Optimising performance is especially important for NCI’s users relying on our HPC and HTC capacity. While HPC refers to distributed and highly coordinated computation across hundreds or thousands of compute nodes at once, in HTC, many smaller, independent tasks are executed sequentially, with bottlenecks for data storage and communication steps. Research in bioinformatics and genomics often makes use of HTC, with analysis pipelines involving multiple stages repeated across thousands of samples.
NCI delivers both HPC and HTC at scale, extending the benefits of the Gadi supercomputer to more disciplines and scientific workflows. As computational science methods develop, the HPC community is turning more and more to HTC to cater for its data analysis needs.
Dr Matthew Downton is stepping into a new Associate Director role at NCI, focused on HPC Performance Optimisation and Productivity. He is working closely with users to help them make best use of the varied and powerful computing and storage infrastructures available at NCI. Dr Downton says he is most looking forward to working with a variety of researchers. “I’ll be helping our users perform world-class research by ensuring critical needs are addressed across a range of disciplines.”
NCI supports HTC users by developing and maintaining specific tools alongside our compute and data resources. Tools such as Nextflow and Cromwell for bioinformatics allow researchers to run complex pipelines on Gadi. The nci-parallel tool has also been developed to help farm out tasks across multiple compute nodes, making use of the Gadi supercomputer’s powerful nodes to speed up HTC workloads. The latter tool has been used by the Sydney Informatics Hub, a long-term NCI user, to create scalable bioinformatics workflows.

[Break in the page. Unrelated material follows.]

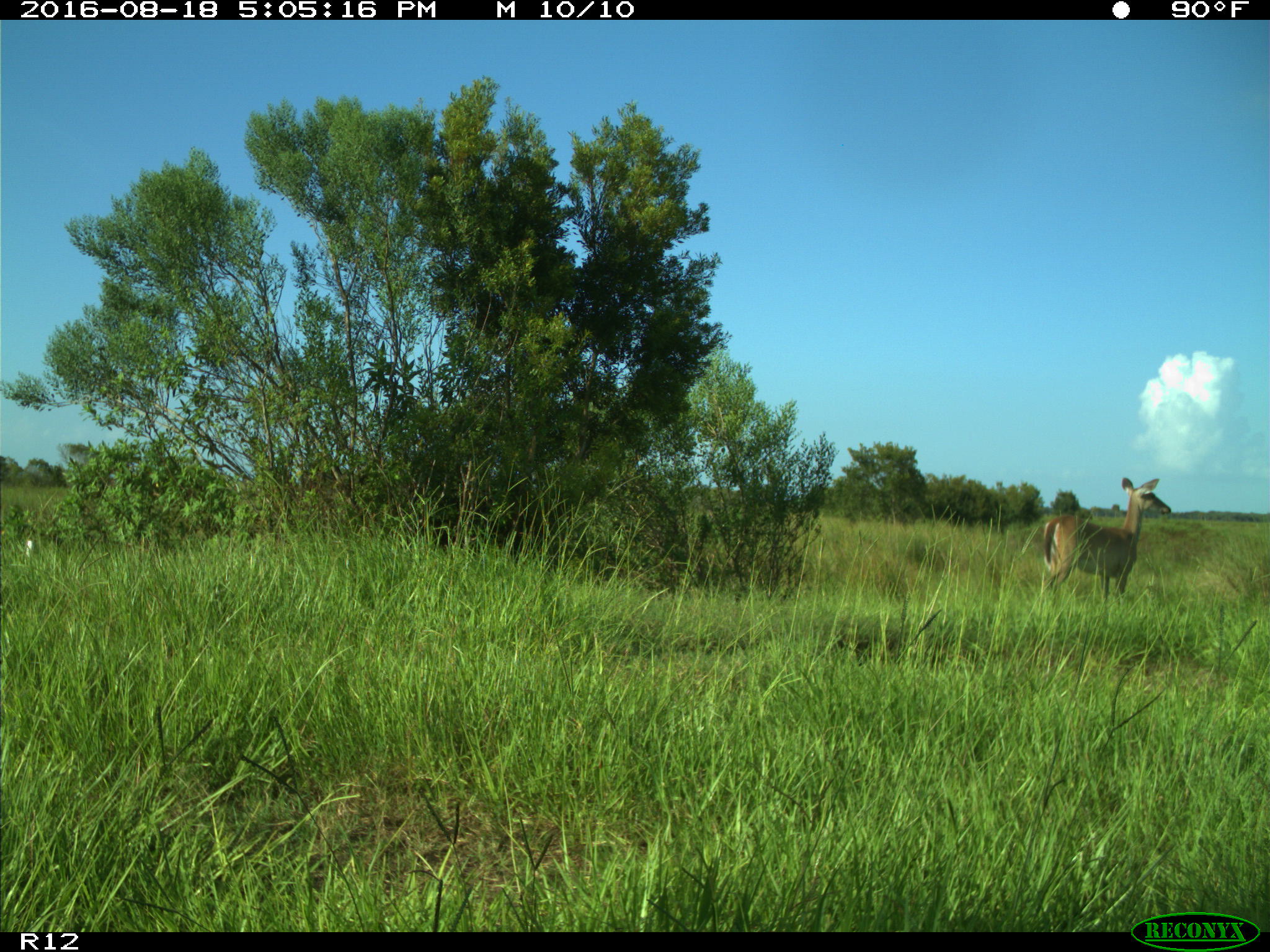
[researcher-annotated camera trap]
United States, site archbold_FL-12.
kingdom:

In addition to our computing capacity, NCI hosts petabytes of nationally-significant reference datasets across multiple disciplines. This on-hand storage is crucial for HTC projects, as researchers can easily work with prepared, analysis-ready datasets, or upload their own for easy, networked access. “At smaller facilities, storage is often as big a problem as computing capacity,” Dr Downton notes.
One example of a dataset that was produced using HTC at NCI is the Garvan Institute of Medical Research’s Medical Genome Reference Bank (MGRB). This large, transformative dataset was analysed on Gadi with a complex pipeline that took each of the samples through more than twenty steps of processing. The computation required tens of thousands of compute cores and hundreds of terabytes of temporary storage, but took only eight days to complete on Gadi.

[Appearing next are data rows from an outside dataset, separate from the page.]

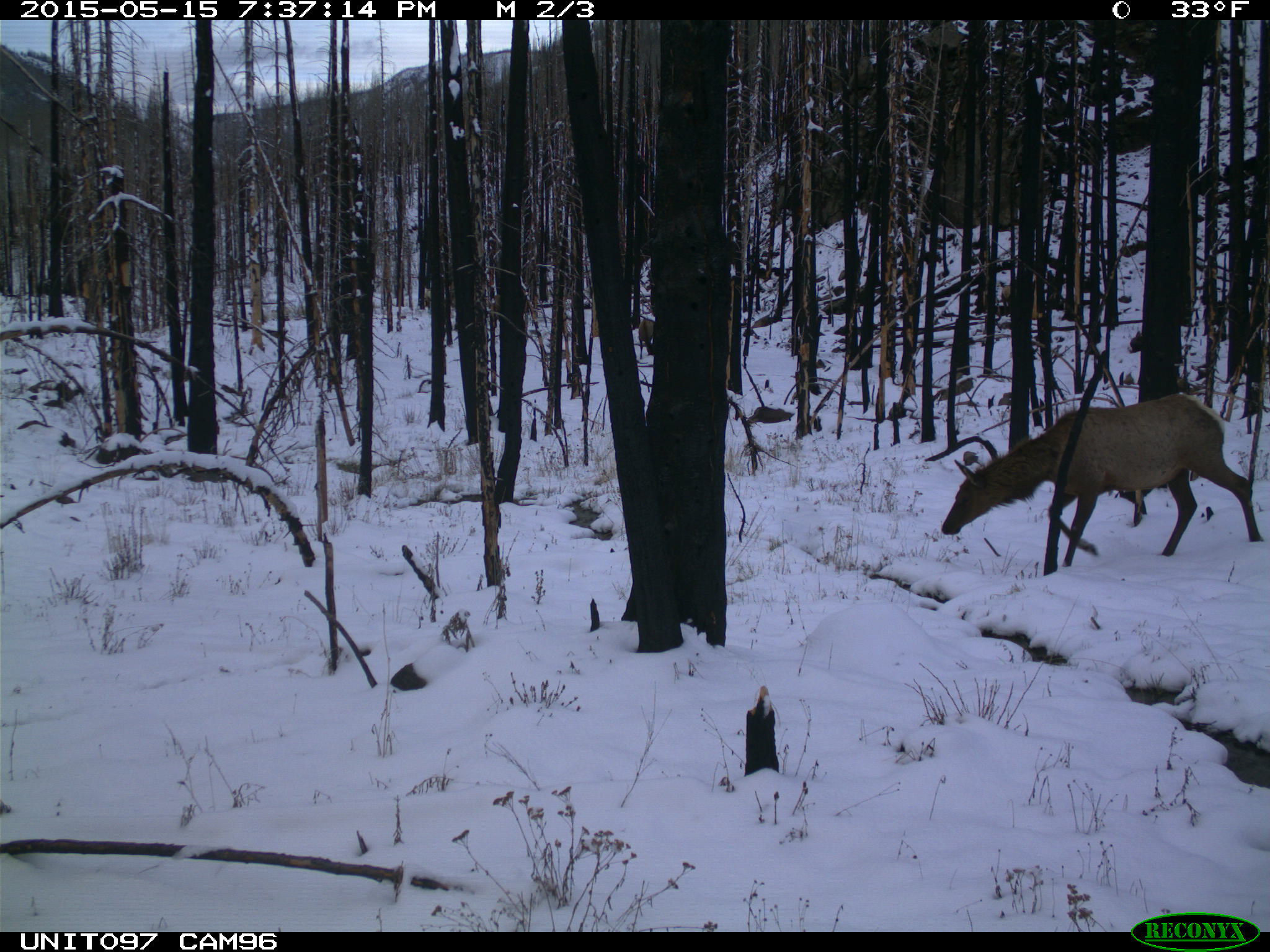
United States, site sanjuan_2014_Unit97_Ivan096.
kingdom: Animalia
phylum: Chordata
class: Mammalia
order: Artiodactyla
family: Cervidae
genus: Cervus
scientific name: Cervus elaphus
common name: red deer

“If Gadi didn’t exist, research groups would be forced to scale back their research to look at less useful problems, or at problems with lower resolution, to fit on smaller local machines with much reduced capabilities, or turn to the commercial cloud, which becomes cost prohibitive when computing and data at large scales are involved,” explains Dr Downton. “Instead, Gadi and the software tools we provide the community are efficient and powerful resources available for Australian researchers.”
NCI will continue to work with researchers from a diverse range of fields to find the best fit for their computational needs. Through providing national infrastructure, and with our expert staff to optimise their experience, we are growing the range of scientific and computational approaches we support.